项崮笙魁伟的身躯猛地一僵,如同九天狂龙被无形的法则锁链瞬间捆缚。那冲天的怒焰和毁灭一切的杀意,在触及内殿方向的瞬间,骤然被一股更深的、源自灵魂深处的恐惧与痛苦所覆盖、吞噬。他高大的身躯剧烈地晃动了一下,紧握的双拳颤抖得几乎无法自持,指缝间,一丝刺目的殷红蜿蜒渗出——是指甲深深刺破了坚韧的掌心皮肉。
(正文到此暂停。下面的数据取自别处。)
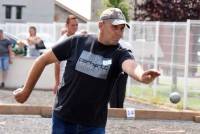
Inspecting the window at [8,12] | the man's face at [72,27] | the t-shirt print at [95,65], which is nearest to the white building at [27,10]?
the window at [8,12]

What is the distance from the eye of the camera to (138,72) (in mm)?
4734

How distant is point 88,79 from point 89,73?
0.16ft

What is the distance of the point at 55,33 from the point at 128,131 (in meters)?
12.5

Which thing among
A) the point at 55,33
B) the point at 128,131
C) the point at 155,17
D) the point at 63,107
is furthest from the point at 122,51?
the point at 55,33

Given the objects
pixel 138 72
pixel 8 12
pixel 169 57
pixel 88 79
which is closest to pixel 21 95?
pixel 88 79

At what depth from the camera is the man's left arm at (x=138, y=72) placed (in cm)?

他艰难地、极其缓慢地抬起头,赤红的双眼再次投向那扇隔绝生死的门。门内,云璃压抑到极致的、如同濒死小兽般的痛哼,清晰地穿透阻隔,一声声,如同世间最锋利的锉刀,反复凌迟着他紧绷到极限的神经。那声音里的虚弱和绝望,比十万狼骑的刀山更让他感到刺骨的冰寒。
“璃儿……” 项崮笙喉头滚动,低低地唤了一声,那声音里饱含着铁汉从未在人前流露过的、令人心碎的恐惧与卑微的哀求。他脸上的肌肉因剧烈的情绪撕扯而扭曲变形,一边是边境告急、山河倾覆的十万火急军情;另一边,是至爱之人命悬一线、骨肉难产的绝望呼唤。他猛地闭上眼,再睁开时,眼中只剩下一种近乎疯狂的、走投无路的赤红。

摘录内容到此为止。